Sono arrivati in 3000 da tutt'Italia per reclamare una legge che permetta un lavoro con maggiore sicurezza. Le guardie giurate hanno risposto “in modo più che positivo - dice Manlio Mazziotta della Filcams - all'appello dei sindacati per una giornata di sciopero nazionale e per la manifestazione a Roma”. Prima, al cinema Capranica hanno ascoltato l'onorevole Marcella Lucidi, prima firmataria della proposta di legge per la riforma della vigilanza privata - sul palco erano presenti i deputati Filippo Misuraca di FI e Paolo Palma del PPI - e poi in piazza Montecitorio davanti alla Camera a inscenare un fuori programma, mentre una delegazione era ricevuta da Rosa Russo Jervolino, presidente della commissione Affari Costituzionali. L'on. Russo Jervolino ha assicurato che la prossima settimana il lavoro di raggruppamento delle 11 proposte di legge sull'argomento potrà essere messo nelle mani della commissione incaricata di redigere il testo unico da portare in aula. Tuttavia, ha sostenuto, i tempi sono stretti, per fare in fretta occorrerebbe la commissione in sede legislativa, e per questo vanno sollecitati i gruppi parlamentari. “La riforma - spiega Mazziotta - dopo anni di inutili discussioni e rinvii è urgente.

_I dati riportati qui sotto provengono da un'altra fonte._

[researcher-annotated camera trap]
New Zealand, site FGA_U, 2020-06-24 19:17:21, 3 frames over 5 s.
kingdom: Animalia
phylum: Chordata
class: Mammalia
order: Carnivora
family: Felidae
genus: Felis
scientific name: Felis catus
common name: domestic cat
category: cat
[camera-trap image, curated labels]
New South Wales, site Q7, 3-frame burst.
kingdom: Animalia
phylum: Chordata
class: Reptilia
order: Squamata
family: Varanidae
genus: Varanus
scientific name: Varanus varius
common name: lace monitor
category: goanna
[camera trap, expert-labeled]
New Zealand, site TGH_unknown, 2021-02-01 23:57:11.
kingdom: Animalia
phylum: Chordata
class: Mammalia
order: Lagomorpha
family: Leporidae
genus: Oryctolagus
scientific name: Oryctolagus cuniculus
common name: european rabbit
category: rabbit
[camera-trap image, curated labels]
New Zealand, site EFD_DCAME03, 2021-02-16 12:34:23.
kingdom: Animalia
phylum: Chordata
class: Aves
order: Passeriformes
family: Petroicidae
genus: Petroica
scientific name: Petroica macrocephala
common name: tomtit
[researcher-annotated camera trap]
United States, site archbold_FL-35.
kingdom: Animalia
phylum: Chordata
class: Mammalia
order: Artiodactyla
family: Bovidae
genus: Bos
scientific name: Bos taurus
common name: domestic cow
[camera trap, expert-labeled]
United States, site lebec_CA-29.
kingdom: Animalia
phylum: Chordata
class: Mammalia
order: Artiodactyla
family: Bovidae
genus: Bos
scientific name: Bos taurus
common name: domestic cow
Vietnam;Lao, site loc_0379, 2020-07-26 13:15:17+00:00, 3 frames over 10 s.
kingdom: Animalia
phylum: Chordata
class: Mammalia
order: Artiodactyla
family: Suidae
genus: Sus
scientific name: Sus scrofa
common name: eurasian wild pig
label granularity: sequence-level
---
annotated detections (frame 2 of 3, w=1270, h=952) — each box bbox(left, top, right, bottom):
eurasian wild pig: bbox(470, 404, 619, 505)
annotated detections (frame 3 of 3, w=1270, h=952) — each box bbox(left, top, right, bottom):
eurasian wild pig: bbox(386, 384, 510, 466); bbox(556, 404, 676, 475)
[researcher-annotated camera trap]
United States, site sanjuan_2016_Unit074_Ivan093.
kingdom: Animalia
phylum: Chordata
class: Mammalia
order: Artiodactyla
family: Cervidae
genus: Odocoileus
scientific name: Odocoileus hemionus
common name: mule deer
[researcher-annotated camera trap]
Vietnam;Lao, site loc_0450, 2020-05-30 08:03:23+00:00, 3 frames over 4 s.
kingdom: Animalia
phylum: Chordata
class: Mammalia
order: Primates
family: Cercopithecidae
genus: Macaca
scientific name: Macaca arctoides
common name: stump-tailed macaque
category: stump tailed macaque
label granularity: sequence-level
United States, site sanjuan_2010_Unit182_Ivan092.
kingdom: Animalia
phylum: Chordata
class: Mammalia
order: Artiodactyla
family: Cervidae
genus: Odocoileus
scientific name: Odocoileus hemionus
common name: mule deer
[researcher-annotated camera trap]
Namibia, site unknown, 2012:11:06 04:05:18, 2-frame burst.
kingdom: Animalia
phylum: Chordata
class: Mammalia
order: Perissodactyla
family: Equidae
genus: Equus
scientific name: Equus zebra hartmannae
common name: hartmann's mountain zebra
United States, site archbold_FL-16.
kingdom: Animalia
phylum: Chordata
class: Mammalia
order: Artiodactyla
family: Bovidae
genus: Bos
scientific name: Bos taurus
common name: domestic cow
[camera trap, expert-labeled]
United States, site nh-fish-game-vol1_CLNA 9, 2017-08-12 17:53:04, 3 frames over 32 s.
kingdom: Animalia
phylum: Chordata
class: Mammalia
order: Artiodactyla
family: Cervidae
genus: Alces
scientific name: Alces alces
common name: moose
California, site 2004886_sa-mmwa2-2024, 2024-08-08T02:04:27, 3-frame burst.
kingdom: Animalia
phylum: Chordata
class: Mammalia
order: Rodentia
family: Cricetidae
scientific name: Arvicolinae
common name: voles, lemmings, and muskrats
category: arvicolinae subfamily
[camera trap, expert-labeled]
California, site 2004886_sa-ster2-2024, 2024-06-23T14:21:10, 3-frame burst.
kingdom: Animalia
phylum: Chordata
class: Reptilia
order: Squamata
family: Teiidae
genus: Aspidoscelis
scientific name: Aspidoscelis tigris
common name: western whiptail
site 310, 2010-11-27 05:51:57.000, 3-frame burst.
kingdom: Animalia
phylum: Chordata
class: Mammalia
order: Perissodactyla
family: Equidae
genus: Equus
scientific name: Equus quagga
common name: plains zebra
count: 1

Le guardie giurate si trovano a dover sopportare situazioni di pericolo che non sono minimamente in grado di fronteggiare. Nel 1999 ci sono stati dieci morti, le guardie fanno turni di lavoro massacranti in condizioni di insicurezza. Oggi i controlli e i regolamenti sono demandati ai prefetti, dunque sono diversi da provincia a provincia, e ricadono sotto una legge del 1931. Con la legge di riforma cambierebbero due cose fondamentali: la guardia avrebbe uno status giuridico di "incaricato di pubblico servizio nell'esercizio delle sue mansioni" (ora sono qualificati operai generici), in secondo luogo regolamenti nazionali permetterebbero l'attivazione dei controlli satellitari sugli spostamenti di valuta. Queste due sole cose già darebbero possibilità diverse all'organizzazione della sicurezza”. La manifestazione nazionale a Roma è stata accompagnata da manifestazioni in altre città italiane. Ovunque - sostengono i sindacati - la percentuale dell'adesione sfiora il 70 per cento. A Trieste il 90 per cento delle guardie della città si sono ritrovate sotto il palazzo prefettizio per reclamare a gran voce la legge di riforma. Domani, venerdì 9, in alcune province ci saranno altre 8 ore di astensione dal lavoro.